Task set →
[a] List every comment line that appears in the shell commands of the Firecracker guide below.
[b] According to the Firecracker guide below, what is the basic prerequisite for running Firecracker?
[c] Pick up the Firecracker guide below right after its final command and keep writing.

Part 1: Getting Started with Firecracker

I’ve been exploring an interesting project called Firecracker from AWS, a lightweight virtual machine that can spin up in seconds. Within a few seconds? Yes, you heard me right or it can be done in milliseconds but depends on the OS you are using.

There are some blogs and articles that I found useful to get started with Firecracker like from Alex Ellis or Julia Evans or other articles that I found on the internet. They are discussing how to use Firecracker and build the image using Docker or without Docker in different ways.

During my exploration, I found that it’s not that easy to get started with Firecracker and understanding the concepts behind it. So, I decided to share what I’ve learned so far.

At the first, as always we are referring to the official documentation to get started with Firecracker that you can find here.

Basic pre-requisite is to have a Linux machine with KVM enabled or support for nested virtualization. If you are using cloud, you can use AWS or even GCP to create a VM with nested virtualization enabled.

You can check if your machine has KVM enabled by running the following command:

lsmod | grep kvm

If KVM is not enabled, you can enable it by running the following command:

modprobe kvm

Now, let’s download the Firecracker.

wget https://github.com/firecracker-microvm/firecracker/releases/download/v1.10.1/firecracker-v1.10.1-x86_64.tgz
tar -xvf firecracker-v1.10.1-x86_64.tgz
chmod +x release-v1.10.1-x86_64/firecracker-v1.10.1-x86_64
mv release-v1.10.1-x86_64/firecracker-v1.10.1-x86_64 /usr/local/bin/firecracker

Once done, the next step is to download the kernel and rootfs. Its required to run the microVM. Lets follow the steps from the official documentation to download it.

ARCH="$(uname -m)"

latest=$(wget "http://spec.ccfc.min.s3.amazonaws.com/?prefix=firecracker-ci/v1.11/$ARCH/vmlinux-5.10&list-type=2" -O - 2>/dev/null | grep -oP "(?<=<Key>)(firecracker-ci/v1.11/$ARCH/vmlinux-5\.10\.[0-9]{1,3})(?=</Key>)")

# Download a linux kernel binary
wget "https://s3.amazonaws.com/spec.ccfc.min/${latest}"

# Download a rootfs
wget -O ubuntu-24.04.squashfs.upstream "https://s3.amazonaws.com/spec.ccfc.min/firecracker-ci/v1.11/${ARCH}/ubuntu-24.04.squashfs"

# Create an ssh key for the rootfs
unsquashfs ubuntu-24.04.squashfs.upstream
ssh-keygen -f id_rsa -N ""

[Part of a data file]
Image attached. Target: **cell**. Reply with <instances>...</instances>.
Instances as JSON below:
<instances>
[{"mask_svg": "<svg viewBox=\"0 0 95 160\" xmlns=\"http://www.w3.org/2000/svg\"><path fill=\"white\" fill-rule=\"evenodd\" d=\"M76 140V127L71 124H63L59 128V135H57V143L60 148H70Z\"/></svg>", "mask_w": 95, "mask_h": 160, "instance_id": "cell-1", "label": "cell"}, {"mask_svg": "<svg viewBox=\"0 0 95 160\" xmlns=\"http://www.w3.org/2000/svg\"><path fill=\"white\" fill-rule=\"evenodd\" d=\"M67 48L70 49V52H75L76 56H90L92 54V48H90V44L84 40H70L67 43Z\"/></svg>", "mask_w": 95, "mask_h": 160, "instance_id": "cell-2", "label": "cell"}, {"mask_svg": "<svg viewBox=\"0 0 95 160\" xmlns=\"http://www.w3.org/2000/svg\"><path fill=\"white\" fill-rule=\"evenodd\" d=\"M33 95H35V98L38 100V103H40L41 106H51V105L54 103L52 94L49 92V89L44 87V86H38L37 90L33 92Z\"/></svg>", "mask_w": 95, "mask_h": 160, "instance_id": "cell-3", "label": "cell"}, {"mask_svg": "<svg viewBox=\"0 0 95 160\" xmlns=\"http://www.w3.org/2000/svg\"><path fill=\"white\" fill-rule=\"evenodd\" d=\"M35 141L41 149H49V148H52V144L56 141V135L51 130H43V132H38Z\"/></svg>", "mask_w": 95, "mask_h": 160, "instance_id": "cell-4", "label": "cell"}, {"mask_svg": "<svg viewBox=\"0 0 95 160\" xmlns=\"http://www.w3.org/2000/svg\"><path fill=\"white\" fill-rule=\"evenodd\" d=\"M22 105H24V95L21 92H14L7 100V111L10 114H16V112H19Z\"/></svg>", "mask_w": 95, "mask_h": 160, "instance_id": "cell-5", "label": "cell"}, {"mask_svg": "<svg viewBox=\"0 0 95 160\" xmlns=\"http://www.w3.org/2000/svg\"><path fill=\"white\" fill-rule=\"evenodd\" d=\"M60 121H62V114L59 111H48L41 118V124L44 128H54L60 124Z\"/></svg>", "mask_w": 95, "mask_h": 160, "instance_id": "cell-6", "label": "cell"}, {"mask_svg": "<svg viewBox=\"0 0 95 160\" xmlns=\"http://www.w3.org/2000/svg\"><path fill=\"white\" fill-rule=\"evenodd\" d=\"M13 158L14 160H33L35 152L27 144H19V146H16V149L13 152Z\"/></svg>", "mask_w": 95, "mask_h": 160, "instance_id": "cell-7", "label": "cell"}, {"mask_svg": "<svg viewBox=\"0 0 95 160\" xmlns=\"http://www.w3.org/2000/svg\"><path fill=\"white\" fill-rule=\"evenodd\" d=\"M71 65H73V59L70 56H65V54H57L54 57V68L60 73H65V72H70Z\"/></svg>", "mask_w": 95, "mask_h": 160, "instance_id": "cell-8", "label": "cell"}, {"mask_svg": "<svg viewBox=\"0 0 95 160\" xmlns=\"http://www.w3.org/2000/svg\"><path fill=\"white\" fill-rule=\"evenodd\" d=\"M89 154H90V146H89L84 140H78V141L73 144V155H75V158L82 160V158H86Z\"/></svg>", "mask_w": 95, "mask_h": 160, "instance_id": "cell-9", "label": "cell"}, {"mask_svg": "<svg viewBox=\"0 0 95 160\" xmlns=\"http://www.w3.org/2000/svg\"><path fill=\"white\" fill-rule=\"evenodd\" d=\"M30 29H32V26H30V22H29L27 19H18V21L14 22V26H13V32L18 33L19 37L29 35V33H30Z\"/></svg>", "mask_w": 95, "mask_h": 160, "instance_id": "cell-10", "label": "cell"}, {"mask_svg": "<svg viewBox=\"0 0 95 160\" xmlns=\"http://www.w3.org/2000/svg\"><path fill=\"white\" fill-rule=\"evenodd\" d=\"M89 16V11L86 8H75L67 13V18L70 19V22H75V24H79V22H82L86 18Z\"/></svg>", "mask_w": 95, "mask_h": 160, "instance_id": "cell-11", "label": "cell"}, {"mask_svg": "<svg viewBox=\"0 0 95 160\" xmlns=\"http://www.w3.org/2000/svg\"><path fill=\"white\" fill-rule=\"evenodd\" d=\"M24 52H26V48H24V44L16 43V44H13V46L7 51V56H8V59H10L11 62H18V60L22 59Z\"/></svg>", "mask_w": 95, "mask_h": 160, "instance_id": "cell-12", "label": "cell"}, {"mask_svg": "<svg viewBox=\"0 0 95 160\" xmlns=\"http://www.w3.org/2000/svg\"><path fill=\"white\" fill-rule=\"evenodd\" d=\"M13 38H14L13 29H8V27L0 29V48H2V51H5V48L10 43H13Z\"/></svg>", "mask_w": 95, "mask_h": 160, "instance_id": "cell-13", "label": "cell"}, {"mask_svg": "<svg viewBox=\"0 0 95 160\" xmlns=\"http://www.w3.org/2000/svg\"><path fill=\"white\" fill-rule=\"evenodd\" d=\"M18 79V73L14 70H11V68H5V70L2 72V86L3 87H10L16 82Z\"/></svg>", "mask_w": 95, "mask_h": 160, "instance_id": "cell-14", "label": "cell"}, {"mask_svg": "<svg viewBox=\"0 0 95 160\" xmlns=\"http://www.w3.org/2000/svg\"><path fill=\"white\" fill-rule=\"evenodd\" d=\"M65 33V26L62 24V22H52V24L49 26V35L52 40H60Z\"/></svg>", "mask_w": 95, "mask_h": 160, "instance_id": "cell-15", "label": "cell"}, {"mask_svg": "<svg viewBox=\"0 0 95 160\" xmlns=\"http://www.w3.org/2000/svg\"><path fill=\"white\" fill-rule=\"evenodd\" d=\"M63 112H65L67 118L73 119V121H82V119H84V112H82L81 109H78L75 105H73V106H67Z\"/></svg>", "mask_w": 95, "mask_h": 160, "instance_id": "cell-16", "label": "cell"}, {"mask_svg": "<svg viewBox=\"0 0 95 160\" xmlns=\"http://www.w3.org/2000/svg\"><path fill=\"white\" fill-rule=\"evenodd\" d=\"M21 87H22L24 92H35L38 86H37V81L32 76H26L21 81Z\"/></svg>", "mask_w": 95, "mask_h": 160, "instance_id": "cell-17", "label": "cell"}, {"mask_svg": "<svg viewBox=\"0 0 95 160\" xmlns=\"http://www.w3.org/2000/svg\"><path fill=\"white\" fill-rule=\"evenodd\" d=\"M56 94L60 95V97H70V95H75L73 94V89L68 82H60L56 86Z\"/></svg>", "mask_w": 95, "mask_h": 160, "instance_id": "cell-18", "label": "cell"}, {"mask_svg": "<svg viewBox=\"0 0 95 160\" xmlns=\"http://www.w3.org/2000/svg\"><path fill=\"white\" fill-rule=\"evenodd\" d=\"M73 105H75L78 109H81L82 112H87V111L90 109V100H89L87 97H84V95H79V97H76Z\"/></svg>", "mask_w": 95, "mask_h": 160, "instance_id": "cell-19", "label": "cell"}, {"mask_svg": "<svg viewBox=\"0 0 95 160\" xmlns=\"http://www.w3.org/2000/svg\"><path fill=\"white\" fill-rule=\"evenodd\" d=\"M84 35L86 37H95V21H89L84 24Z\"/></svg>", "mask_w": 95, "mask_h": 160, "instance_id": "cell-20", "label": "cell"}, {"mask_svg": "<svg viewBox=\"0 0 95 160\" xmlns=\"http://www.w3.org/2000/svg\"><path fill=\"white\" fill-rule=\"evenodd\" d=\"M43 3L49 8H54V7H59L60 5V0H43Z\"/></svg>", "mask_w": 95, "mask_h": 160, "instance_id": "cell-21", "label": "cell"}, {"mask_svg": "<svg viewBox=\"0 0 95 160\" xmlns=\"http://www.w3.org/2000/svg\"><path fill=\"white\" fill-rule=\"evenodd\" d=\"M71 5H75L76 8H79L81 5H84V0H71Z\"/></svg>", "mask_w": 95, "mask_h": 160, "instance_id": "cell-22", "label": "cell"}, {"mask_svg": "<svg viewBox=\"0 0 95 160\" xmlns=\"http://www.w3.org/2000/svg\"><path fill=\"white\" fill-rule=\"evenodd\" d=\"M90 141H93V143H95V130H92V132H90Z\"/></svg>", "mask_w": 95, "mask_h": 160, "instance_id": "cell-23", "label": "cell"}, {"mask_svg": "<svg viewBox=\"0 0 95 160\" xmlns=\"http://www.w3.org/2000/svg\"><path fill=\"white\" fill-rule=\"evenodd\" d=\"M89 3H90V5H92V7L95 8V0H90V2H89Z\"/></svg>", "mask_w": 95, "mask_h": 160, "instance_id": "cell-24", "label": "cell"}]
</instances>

Answers in order →
[a]
- Download a linux kernel binary
- Download a rootfs
- Create an ssh key for the rootfs

[b] A Linux machine with KVM enabled or support for nested virtualization.

[c]
cp -v id_rsa.pub squashfs-root/root/.ssh/authorized_keys
mv -v id_rsa ./ubuntu-24.04.id_rsa
# create ext4 filesystem image
sudo chown -R root:root squashfs-root
truncate -s 400M ubuntu-24.04.ext4
sudo mkfs.ext4 -d squashfs-root -F ubuntu-24.04.ext4

Reference: Getting a rootfs and Guest Kernel Image

The above commands will help us to get the rootfs and kernel image for Ubuntu 24.04 easily or if you want to build a custom image for your own use case, you can also use Docker to build the image. I’m not going to discuss that in this blog post, maybe in another part of the series.

At the beginning, I thought that Firecracker approach is similar to Docker that using an API to manage the microVMs. But, it’s not like that. Firecracker is a bit different from Docker. It’s not using a single API to manage the microVMs but own microVM has its own API. We will come to know more in the next experiment while starting the microVM.

Let’s continue by starting Firecracker process that running as a unix socket.

API_SOCKET="/tmp/firecracker.socket"

firecracker --api-sock "${API_SOCKET}"

After running the above command, you need to open another terminal to execute some commands to start the microVM.

Reference: Starting Firecracker

Once the Firecracker process is running, we can start the microVM by using the API but we need to create a network interface for the microVM using TAP device which can be done by using the following command:

TAP_DEV="tap0"
GATEWAY_IP="172.16.10.1"
FC_IP="172.16.10.100"
MASK_LONG="255.255.255.0"

ip tuntap add dev $TAP_DEV mode tap

ip addr add $GATEWAY_IP/24 dev $TAP_DEV

ip link set $TAP_DEV up

Do remember to enable IP forwarding in your machine.

sysctl -w net.ipv4.ip_forward=1

Otherwise, the microVM will not be able to access the internet using TAP device.

For better understanding about the TAP device, you can refer to this article a good article from Cloudflare.

TAP device is created, to make the guest VM able to access the internet, we need to add a route to the microVM using iptables.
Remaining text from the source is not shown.